Feature - DR ABC — The Survival Guide to Gift-Getting 

The Art of Receiving, based on the ‘pay it forward’ principle

It’s that time of year, where everyone from the retailers and spin-doctors of the economy to your local food bank or charity are banging that familiar gong: "It’s more blessed to give than to receive."

Though many of us would be hard pressed sourcing the phrase, it carries some unspoken authority. And although we may feel more harried than spiritually uplifted in the throes of Christmas shopping, even the bible is justifying the year’s biggest spending spree.

Something often neglected in all the Joy-of-Giving-"will-that-be-Visa-or-MasterCard"-hype is the Art of Receiving. And this isn't a wry attempt at maximizing exposure of my annual letter to Santa… Honest. I don’t actually like getting presents.

My good mates, Shelley and Sal helped me move house a couple of years ago.

"Three rulers?!"

They cleaned out my kitchen’s nefarious third drawer.

"You call yourself a minimalist? No. Sorry. We could have three rulers. But you..."

And out they went. A simple uncluttered life is not an easy thing to master. Even with ruthless friends. Mystery gifts, obscured in festive wrappings, alluringly sheathed in ribbon and paper, are the minimalist’s worst nightmare. Often simply the portents of more clutter. All too often the made-in-the-developing-world embodiment of a loved one’s precious and counted thought is an item I didn't conceive desire for, a clear window into someone else’s taste or evidence of someone else's perception of me.

When my magic matures, I will do the world a festive favour. I will invent an extractor that separates the thought from the gift and leaves you with a jar of distilled love, which you can imbibe at will, or sprinkle on your cereal. Dispose then of the gift guilt-free. I will then be liberated from the desire to make everyone happy and the girlie handbag that doesn't even fit my water bottle.

So once you've extracted the love from the gifts that missed the mark, what do you do with them? That’s where the DR ABC Survival Guide comes into play. A tactical approach to the most fraught moments of the season – the exchange of gifts.
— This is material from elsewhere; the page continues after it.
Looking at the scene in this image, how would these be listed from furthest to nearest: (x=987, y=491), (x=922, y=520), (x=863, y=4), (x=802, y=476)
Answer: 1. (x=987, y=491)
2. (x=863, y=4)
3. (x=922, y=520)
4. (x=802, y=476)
D — When you take your First Aid, this is the cue to scan for DANGER. Under the Gift-Getting Management Plan, D stands for deceit. This is the approach for cowards and those schooled in the art of British good manners. (Guilty.) Whatever you unwrap, you are appreciative, gracious and deceptively thankful. You try and avoid outright lies. "Do you like it?" must be answered with, "Oh, you shouldn’t have", "how thoughtful you are", or "this will be very useful."